For the first 100 pages, the digressions into every day life in 19th century America seem a maddening distraction, but then the reader begins to think and see the book in terms of the period it describes. What nobler acheivement for an historian?

Ostensibly the book is an account of the assasination of a former Idaho govenor by the Western Federation of Miners and the labor leaders capture and subseguent trial in Bosie. While it is a revealing labor history of the west at the turn of the last century, it also explores personal ambition, bomb making, capsule biograhies of everyone involved from Alan Pinkerton to Clarence Darrow, ehtnic newspapers in New York, the role of faternal organizations in settling the west, the poetry of Edgar Lee Masters (law partner to Darrow), widespread corruption caused by the bloody labor-capital wars, and much more.

As another reviewer pointed out, Big Trouble is a book begging to be hyper-texted.

Although the book is flawed in some ways it is an education in the best sense and you will miss a truly great achievement in passing it by.

After finishing Big Trouble the reader is left to wonder what impossible literary standard Lukas had in mind when he killed himself only hours after giving the manuscript to his publisher.

Rating: 5 stars
Summary: A Brilliant overview of America 100 years ago
Review: Don't read this book if all you want to know about is the murder trial of Bill Haywood, defended by Clarence Darrow, and others, that is only the thread upon which the book hangs.
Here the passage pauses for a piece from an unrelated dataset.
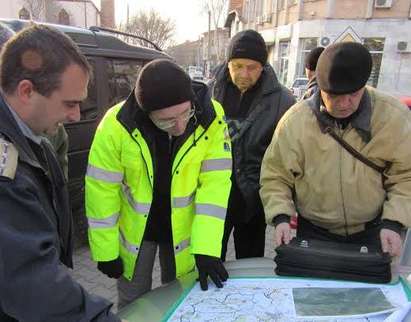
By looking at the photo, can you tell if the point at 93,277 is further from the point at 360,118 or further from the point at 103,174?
the point at 360,118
The diversions are what make the book unique and which provide the varied dimensions that make one sense,and feel, in three dimensions, life at the turn of the last century. It is a stereopticon view. It is hard to conceive of any facet of turn-of-the-century american life which isn't explored, and described, in depth. If you don't like detail then avoid this book. I was constantly overwhelmed by the research that went into it, the amazing time and effort. The style is not dry but riveting and alive. It is a book that I wish I could say I produced, how anyone can give it less than five stars is beyond me. That the author committed suicide because he felt he failed is, truly, a tragedy, but it is impossible to see how he could have matched this effort in the rest of his lifetime. I read Common Ground when it first came out, it was good but this is great. I know of no other historical work that so totally conveys the sense of time and place as does this book

Rating: 5 stars
Summary: Fact More Enthralling Than Fiction
Review: Having grown up in Boise, Idaho I can only say that I was mesmerized by the detail with which Lukas decorates this tale of "murder and mayhem."

The Idanha Hotel, with its victorian spires and striped brick facade always loomed large in my childhood imagination. Now, thanks to "Big Trouble" it is peopled with the characters that made it famous (or infamous): the "Great Detective" McParland, his gunfighter bodyguard Charlie Siringo, the famous lawyer Clarence Darrow, along with the rest of the assorted characters which make this book such a treat to read.

And it is this cast of characters which brings this book to life. In his acknowledgments Lukas mentions that as a reporter he is accustomed to talking to the living people who make today's events happen. In writing "Big Trouble" he has followed his instincts and through characterizations better than most novelists writing today, he has managed to breathe life back into these long-dead participants.

Other reviewers have made clear the similarities between this history and fiction. It is true that the style which Lukas brings to this story reads like fiction, but I personally found it more interesting than any fiction I have read lately. These are true, important events, and, though highly readable (the various coffee cup rings, food stains, ripped covers and water damage from reading in the tub which my copy endured is testament to that), this book is not fiction, nor does Lukas ever treat it as such.

For a glimpse into the life of this dusty, western town at the turn of the century and the events swirling around it I recomend this book without reservations.